Artemídia: Você pretende em algum momento voltar para o Brasil e concentrar suas exposições aqui?


Mourelle: Não. Pelo menos a curto e médio prazo, não. Na Europa as condições são mais favoráveis no contexto geral, então ficarei por aqui, o que não quer dizer que eu tenha abandonado o Brasil. Tenho o compromisso comigo mesma de expor pelo menos uma vez por ano no meu país, e assim estou fazendo desde que estou fora.


Artemídia: Você tem dicas para quem está começando na carreira?


Mourelle: Arte é um estado de espírito e quem opta por ela geralmente a traz na alma. Se é muito difícil para um artista viver da arte, quase impossível é viver sem ela. Mas há um lado prático que precisa ser muito bem pensado. Talvez, se as condições iniciais não permitirem, o artista será obrigado a viver esta profissão parte do tempo e ter alguma outro ‘job’ que garanta sua sobrevivência, até que consiga se estabelecer.

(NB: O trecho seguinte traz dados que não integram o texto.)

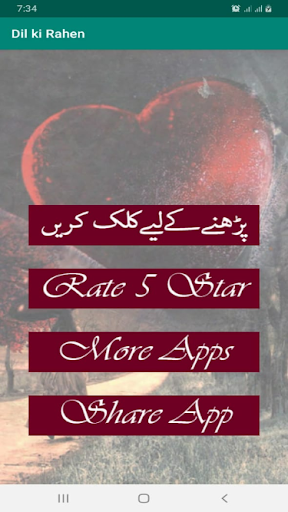Dil ki Rahen Urdu Novel Screen 2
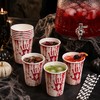 Halloween Disposable Tableware for Horror Parties – Bloody Handprint Paper
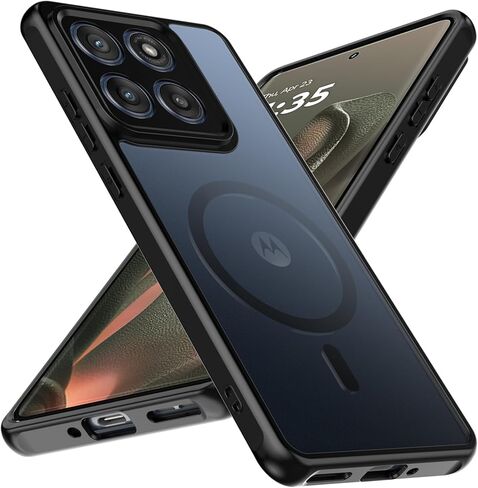 Magnetic for Google Pixel 9a Case with 2 Pack Tempered Glass Screen Protector,[Compatible for MagSafe] Shockproof Drop Thin Protective Phone Case Cover for Pixel 9a,Black in Kuwait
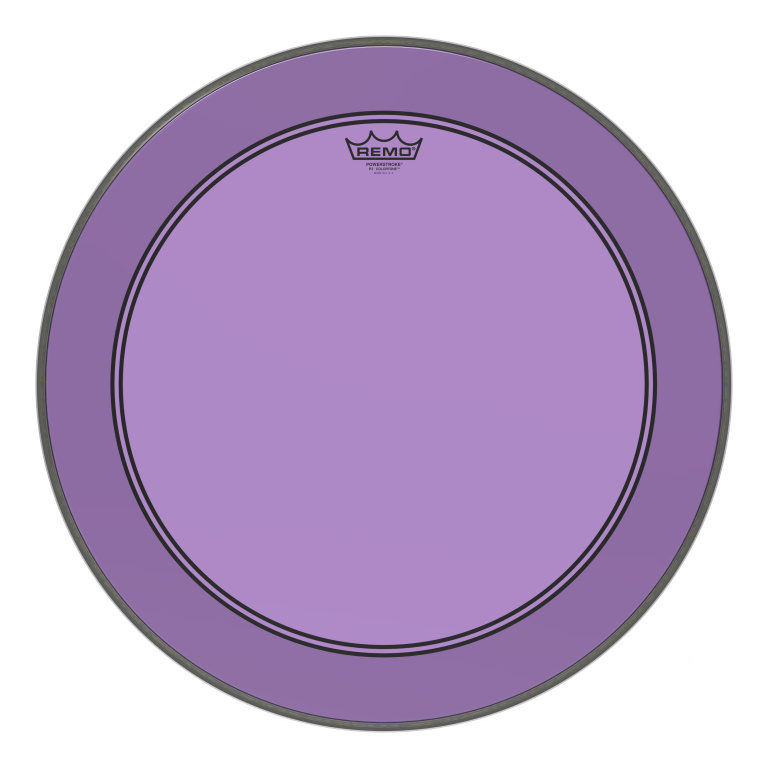 Peau de frappe Powerstroke 3 Colortone pour grosse caisse, violet, 22"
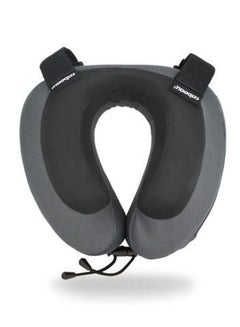 Cabeau Cabeau Evolution S3 Travel Pillow - Doctor Recommended Neck Pillow for Travel-Memory Foam Airplane Pillow-Neck Pillow with Attachment Straps-Support for Car, Home, Office, and Gaming, Steel Black  - Image 3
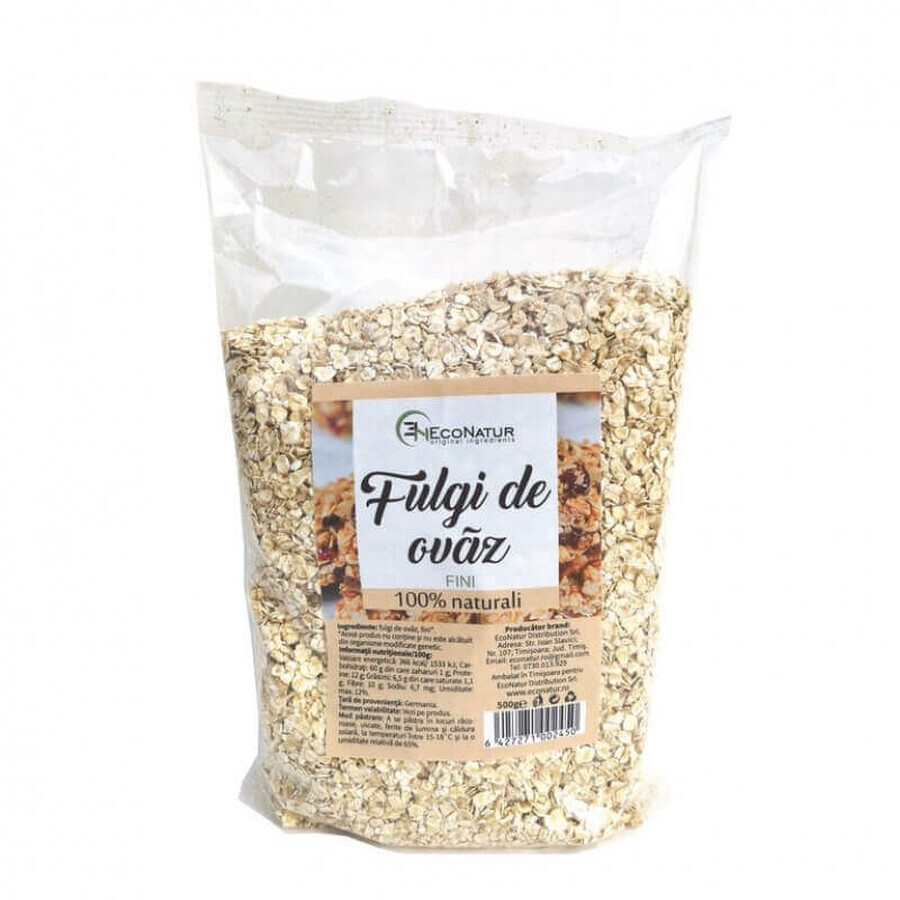 Fine oat flakes, 500 g, Econatur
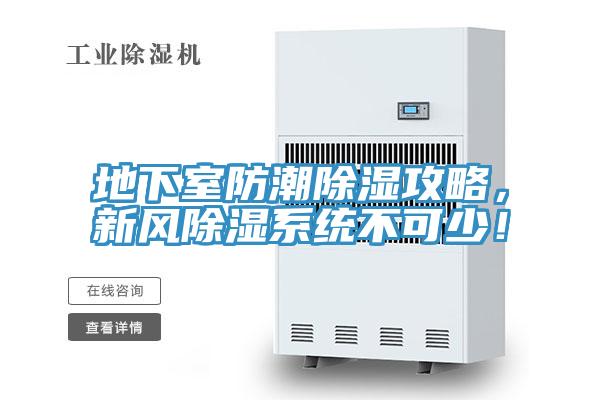 地下室防潮除濕攻略，新風(fēng)除濕系統(tǒng)不可少！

Artemídia: Você incentivaria essa profissão?


Mourelle: Um milhão de pessoas podem dizer: nem comece! Imagine, não, nunca! Eu digo sim, antes de começar que avalie muito bem a situação. Esta é uma profissão cara. Nossos materiais exigem constante reposição, os estudos são ‘Ad aeternum’ (o que na maioria das vezes também significa um investimento significativo), a manutenção da carreira também é onerosa. Deve-se trabalhar demais e não esperar o ‘tal milagre’. Uma vez consciente de todas essas características, se mesmo assim ‘o chamado’ pela arte for mais forte: vá em frente! Crie suas condições e vença! É um grande prazer e traz, sim, muitas realizações. A arte está me dando o mundo, algo com que sempre sonhei e também a possibilidade de escrever ‘Mourelle’ na história, de uma maneira que eu sendo a ‘Lu’ que fui, durante 25 anos, em outra profissão, não teria conseguido. E digo, não teria porque não faria diferença em algo que só fazia para ganhar dinheiro e sobreviver. Na arte há minha essência, meu eu, minhas verdades e meus monstros.


Artemídia: Teria escolas ou instituições para indicar?


Mourelle: Sobre instituições, na verdade, sou adepta do estudo constante. Procure no local onde você habita os locais reconhecidos ou bons profissionais independentes que possam servir como mestres. Com o passar do tempo e as direções da vida, vale o mesmo: instituições sérias e estabelecidas nos locais onde se pretende atuar. Ao final da vida você terá passado por lugares fantásticos e cruzado com profissionais inesquecíveis.


Todas as imagens contidas nesta entrevista pertencem ao arquivo pessoal da artista.